To supplement our condensed unaudited consolidated financial statements which are prepared in accordance with GAAP, we use “Adjusted EBITDA”, “Adjusted EBITDA as a percent of net sales”, “Pro Forma Adjusted Net Income” and “Pro Forma Adjusted Net Income per Diluted Share” which are non-GAAP financial measures. Our non-GAAP financial measures should not be considered in isolation from, or as substitutes for, financial information prepared in accordance with GAAP. There are several limitations related to the use of our non-GAAP financial measures as compared to the closest comparable GAAP measures. Some of these limitations include:

We define Adjusted EBITDA as net income (loss) excluding interest expense, income taxes, depreciation and amortization, share-based compensation, employer payroll taxes on share-based compensation and other unusual and/or infrequent costs (i.e., impairment, restructuring and other expenses, acquisition-related expenses, loss on debt extinguishment and other income, net), which we do not consider in our evaluation of ongoing operating performance.
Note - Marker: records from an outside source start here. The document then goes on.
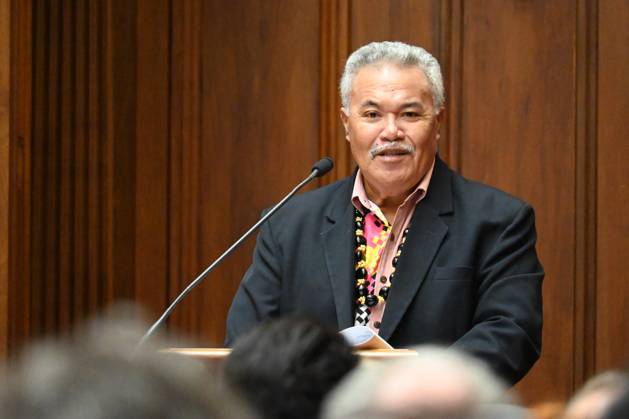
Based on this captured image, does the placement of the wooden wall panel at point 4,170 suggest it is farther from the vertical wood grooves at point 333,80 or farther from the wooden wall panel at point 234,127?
the vertical wood grooves at point 333,80

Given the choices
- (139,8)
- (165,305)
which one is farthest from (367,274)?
(139,8)

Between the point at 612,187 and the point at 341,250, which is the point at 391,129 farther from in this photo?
the point at 612,187

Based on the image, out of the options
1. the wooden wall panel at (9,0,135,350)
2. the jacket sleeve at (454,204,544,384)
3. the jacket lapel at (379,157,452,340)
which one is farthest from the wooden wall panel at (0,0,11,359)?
the jacket sleeve at (454,204,544,384)

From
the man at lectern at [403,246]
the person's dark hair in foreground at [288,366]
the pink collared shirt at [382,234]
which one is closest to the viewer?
the person's dark hair in foreground at [288,366]

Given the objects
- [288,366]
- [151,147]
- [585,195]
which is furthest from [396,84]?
[288,366]

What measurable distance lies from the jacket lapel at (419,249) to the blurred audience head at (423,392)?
2138 millimetres

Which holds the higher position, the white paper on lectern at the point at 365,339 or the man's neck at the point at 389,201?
the man's neck at the point at 389,201

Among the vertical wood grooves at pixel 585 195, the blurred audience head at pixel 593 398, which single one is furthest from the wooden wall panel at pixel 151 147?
the blurred audience head at pixel 593 398

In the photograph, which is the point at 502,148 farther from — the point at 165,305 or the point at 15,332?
the point at 15,332

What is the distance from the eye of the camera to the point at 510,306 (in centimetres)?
294

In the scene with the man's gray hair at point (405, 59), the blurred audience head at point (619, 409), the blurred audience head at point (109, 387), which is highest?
the man's gray hair at point (405, 59)

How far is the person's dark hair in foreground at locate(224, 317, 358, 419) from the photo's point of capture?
104 centimetres

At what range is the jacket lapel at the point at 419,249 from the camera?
3.01 metres

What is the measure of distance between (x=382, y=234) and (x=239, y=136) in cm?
103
We define Adjusted EBITDA as a percent of net sales as adjusted EBITDA as defined above divided by net sales realized in the respective period.

We define Pro Forma Adjusted Net Income as net income (loss) excluding (i) pro forma adjustments to interest expense for all periods presented as if our IPO and the resulting paydown of all outstanding debt had occurred at the beginning of each period presented, (ii) share-based compensation and employer payroll taxes on share-based compensation which have disproportionately impacted select periods presented as certain awards had catch-up vesting conditions triggered by the IPO, (iii) certain other unusual and/or infrequent costs (i.e., impairment, restructuring and other expenses, acquisition-related expenses, loss on debt extinguishment), which we do not consider in our evaluation of ongoing operating performance but including (iv) incremental costs of being a public company estimated for the periods presented during which the Company was not yet public and (v) the pro forma income tax expense resulting from the above adjustments to net income.

We define Pro Forma Adjusted Net Income per Diluted Share as pro forma adjusted net income as defined above divided by the weighted average shares that would have been outstanding if our IPO had occurred at the beginning of each period presented.